[Edu-sig] subprocess.py and the PyXR tool and site

Arthur ajsiegel at optonline.net
Sun Jan 9 19:28:15 CET 2005


Guess I'm just lucky.

John Zelle focusing us (me) on some of the complexities of PyShell of
Idle

then my own issues runnning concurrent threads

then getting interested in PyGTK and accessing and trying to follow 2
different scripts that use subprocesses and/or threads to allow one to
experiment with creating PyGTK widgets from the command line

and then deciding to dive in and go further with my PyGeo/Povray
interface so that instead of simply exporting constructions to Povray
scene defintion language, and then forcing users to leave PyGeo to
render in povray and then use some kind of viewer to see what it is they
have gotten, I would run povray as a subprocess to render and then
return a rendered image using either Tk native image display facilities
or some combo of Tk and PIL

(like most of what I do with PyGeo I consider myself the primary user,
and this is for me - I want to test the povray export of all my demos
before I release and this was becoming a pain)
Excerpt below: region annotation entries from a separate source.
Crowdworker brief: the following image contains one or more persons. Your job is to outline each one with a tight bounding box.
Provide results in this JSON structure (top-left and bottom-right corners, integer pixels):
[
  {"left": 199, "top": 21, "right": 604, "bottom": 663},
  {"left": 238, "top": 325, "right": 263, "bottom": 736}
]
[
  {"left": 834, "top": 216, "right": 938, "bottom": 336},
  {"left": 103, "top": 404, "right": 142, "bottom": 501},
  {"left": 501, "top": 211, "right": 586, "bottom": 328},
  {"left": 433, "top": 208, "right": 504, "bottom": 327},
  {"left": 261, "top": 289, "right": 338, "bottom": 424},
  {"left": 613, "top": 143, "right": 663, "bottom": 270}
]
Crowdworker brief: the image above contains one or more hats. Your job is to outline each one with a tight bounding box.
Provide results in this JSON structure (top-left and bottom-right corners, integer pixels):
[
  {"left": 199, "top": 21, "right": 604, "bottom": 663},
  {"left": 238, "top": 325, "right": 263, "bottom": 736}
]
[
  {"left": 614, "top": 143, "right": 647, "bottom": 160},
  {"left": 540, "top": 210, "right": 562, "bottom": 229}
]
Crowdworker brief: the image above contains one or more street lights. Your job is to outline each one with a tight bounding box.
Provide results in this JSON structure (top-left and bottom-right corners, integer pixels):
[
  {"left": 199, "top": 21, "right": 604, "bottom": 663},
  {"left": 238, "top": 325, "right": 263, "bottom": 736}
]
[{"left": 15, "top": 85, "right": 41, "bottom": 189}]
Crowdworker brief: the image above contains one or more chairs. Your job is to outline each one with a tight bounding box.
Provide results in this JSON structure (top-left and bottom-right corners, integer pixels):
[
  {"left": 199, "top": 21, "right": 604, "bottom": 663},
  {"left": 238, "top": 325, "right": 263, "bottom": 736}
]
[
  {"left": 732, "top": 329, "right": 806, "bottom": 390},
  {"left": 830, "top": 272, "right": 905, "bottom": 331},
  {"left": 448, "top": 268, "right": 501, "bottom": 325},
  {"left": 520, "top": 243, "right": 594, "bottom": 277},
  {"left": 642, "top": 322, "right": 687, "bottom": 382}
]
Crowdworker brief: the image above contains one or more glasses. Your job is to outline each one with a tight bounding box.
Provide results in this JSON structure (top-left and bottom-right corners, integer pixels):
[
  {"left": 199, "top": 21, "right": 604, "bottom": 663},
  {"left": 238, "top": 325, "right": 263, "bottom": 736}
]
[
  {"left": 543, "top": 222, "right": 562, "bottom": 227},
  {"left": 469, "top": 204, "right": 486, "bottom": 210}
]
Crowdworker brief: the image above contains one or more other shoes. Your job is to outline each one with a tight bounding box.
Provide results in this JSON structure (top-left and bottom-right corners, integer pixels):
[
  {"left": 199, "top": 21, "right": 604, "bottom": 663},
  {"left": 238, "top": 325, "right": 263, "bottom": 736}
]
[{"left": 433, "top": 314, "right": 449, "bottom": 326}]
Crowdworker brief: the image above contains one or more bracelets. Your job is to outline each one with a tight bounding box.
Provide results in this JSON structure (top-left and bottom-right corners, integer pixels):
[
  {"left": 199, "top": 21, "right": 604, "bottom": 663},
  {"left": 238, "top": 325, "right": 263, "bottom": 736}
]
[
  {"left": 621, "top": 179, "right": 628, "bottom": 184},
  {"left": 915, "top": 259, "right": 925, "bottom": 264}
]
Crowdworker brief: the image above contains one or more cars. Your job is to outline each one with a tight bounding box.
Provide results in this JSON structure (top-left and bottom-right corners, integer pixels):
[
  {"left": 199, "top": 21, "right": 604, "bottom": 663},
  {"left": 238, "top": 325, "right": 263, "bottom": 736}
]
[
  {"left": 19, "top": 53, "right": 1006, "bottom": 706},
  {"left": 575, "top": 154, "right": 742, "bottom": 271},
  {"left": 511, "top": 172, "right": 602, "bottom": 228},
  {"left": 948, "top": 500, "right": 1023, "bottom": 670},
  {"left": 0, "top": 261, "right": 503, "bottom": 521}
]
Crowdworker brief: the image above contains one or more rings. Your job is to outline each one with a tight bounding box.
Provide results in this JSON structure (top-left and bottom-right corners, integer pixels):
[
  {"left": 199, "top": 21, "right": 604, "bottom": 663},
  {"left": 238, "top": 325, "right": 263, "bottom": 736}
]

and what if there are errors along the way from one of these attempts -
how do I capture and communicate that?

and with the backdrop of having some nagging doubt whether one can truly
become a full fledged Python programmer without *first* being a C
programmer

and faced with distinguishing whether I need, in any case.

popen2
popen3
popen4
execl
execlp
execlpe
execvp
execvpe
fork
spawnv
spawnve
spawnvp
spawnvpe
spawnl
spawnle

all of which are documented with some implicit assumption that one is a
C programmer.

comes the subprocess module, packaged with Python2.4 without much
fanfare 

which seems to go a long way to abstracting all this away in a platform
independent manner 

and seems to transform the process of subprocesses into something
Pythonic, rather than a C-ic relic.

And is some evidence against the accusation that the Python team has
been too focused on core language and not enough on library support.
Something that needed to get done, quietly got done, in any case,
thanks.

See -

http://pyxr.sourceforge.net/PyXR/c/python24/lib/subprocess.py.html

which is a node of the source of the entire Python lib created with
PyXR.  Something else that quietly got done, capable of transforming
one's entire PYTHONPATH into nicely crosslinked HTML, and which has me
for the first time actually reading library code as well as docs as a
way of understanding module functionality.  thanks again.